_Task requirements_.
1. Decide whether each statement agrees with the Hanoi travel piece below: (a) the flight from the UK took 11 hours; (b) the Long Bien bridge crosses the Red River; (c) Hanoi has ten million people. For each, give yes or no and quote the words of the piece that settle it.
2. Reproduce the part of the Hanoi travel piece between the words "We walked back" and "it was alive.", inclusive.

Direct flights mean you can now visit Hanoi for a long weekend (just about). Our writer takes a jet-lagged, surreal tour of Vietnam’s colourful capital
Hanoi’s fish market. Photograph: Alamy
The waiter was missing two fingers. The other two and his thumb were squeezed tightly around the throat of a bamboo snake, writhing and snapping and trying to relieve the waiter of one of his remaining digits.
With his other hand, he pulled a knife from his back pocket and made a delicate incision in the soft flesh of the snake’s underbelly, into which he stuck his finger and ripped out its heart, plonking it into a small glass of rice wine in front of me. The wine blushed crimson.
He held the glass in front of my face. The heart was still pumping, sending little ripples through the liquid.
“Drink. Quickly,” he said. “As guest, unlucky if you don’t…”
I had arrived in Hanoi just a few hours earlier, having been invited on the inaugural direct flight from the UK to Vietnam, which cuts many hours off the travelling time.
It had seemed the perfect opportunity to see if Hanoi could work as a long-weekend destination. After a sleepless 11-hour overnight flight, with a seven-hour time difference and feeling utterly bewildered in the fog of jet lag, it was already looking like one of my stupider ideas.
“You here just for three days,” Thone, my guide, had said at the airport. “Crazy. What do you want to see?” “Everything,” I’d said, which was my second mistake.
And so there I was, surrounded by Hanoi families enjoying their reptilian repasts, swallowing the still-beating heart of a snake, followed by snake intestine and kidney stir-fry, sticky rice in snake bile, and snake-head crème caramel. As I washed it all down with a bottle of rice wine containing a cobra’s penis, I had a vision of animal-rights activists and environmentalists in the UK slugging it out for the right to rip my heart out.
We walked back towards downtown Hanoi on the narrow walkway across the mile-long Long Bien iron-truss bridge, high above the Song Hong, or Red River – from which the city gets its name. Hanoi means “the city in the bend of the river”.
It has six million people and 6m mopeds, and it seemed like they were all out riding across the bridge, carrying just about every load imaginable, forcing us to fling ourselves against the railings to avoid decapitation by a bed frame or getting knocked over the side by a wardrobe. The never-ending tide, combined with the trains that trundled across, made the whole structure bounce and pulse as if it was alive.

_Collected data_.
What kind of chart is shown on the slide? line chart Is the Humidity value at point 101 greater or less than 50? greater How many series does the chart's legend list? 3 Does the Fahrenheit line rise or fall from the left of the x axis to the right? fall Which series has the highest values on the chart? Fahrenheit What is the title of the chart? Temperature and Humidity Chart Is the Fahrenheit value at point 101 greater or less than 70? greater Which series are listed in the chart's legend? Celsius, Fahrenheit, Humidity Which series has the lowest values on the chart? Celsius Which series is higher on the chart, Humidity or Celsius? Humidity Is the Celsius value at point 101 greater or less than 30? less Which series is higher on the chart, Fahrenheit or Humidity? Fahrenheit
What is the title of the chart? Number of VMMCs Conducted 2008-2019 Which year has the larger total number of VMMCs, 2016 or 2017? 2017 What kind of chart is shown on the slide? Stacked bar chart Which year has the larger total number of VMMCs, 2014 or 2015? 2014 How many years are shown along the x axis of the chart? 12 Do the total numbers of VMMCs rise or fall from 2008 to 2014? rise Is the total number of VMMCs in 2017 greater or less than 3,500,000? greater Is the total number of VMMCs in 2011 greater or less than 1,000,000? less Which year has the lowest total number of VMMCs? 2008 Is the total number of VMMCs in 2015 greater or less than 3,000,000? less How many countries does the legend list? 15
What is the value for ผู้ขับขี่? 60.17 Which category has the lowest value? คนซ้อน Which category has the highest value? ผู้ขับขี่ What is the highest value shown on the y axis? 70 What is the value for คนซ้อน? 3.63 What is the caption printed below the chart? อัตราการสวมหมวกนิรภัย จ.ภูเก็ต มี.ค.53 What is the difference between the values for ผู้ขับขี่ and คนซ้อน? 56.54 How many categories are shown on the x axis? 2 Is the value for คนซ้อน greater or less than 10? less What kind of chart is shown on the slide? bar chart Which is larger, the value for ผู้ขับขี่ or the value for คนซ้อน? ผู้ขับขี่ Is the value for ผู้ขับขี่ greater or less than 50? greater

_Answers by item number_.
1.
(a) Yes: "After a sleepless 11-hour overnight flight"
(b) Yes: "high above the Song Hong, or Red River"
(c) No: "It has six million people and 6m mopeds"

2.
We walked back towards downtown Hanoi on the narrow walkway across the mile-long Long Bien iron-truss bridge, high above the Song Hong, or Red River – from which the city gets its name. Hanoi means “the city in the bend of the river”.
It has six million people and 6m mopeds, and it seemed like they were all out riding across the bridge, carrying just about every load imaginable, forcing us to fling ourselves against the railings to avoid decapitation by a bed frame or getting knocked over the side by a wardrobe. The never-ending tide, combined with the trains that trundled across, made the whole structure bounce and pulse as if it was alive.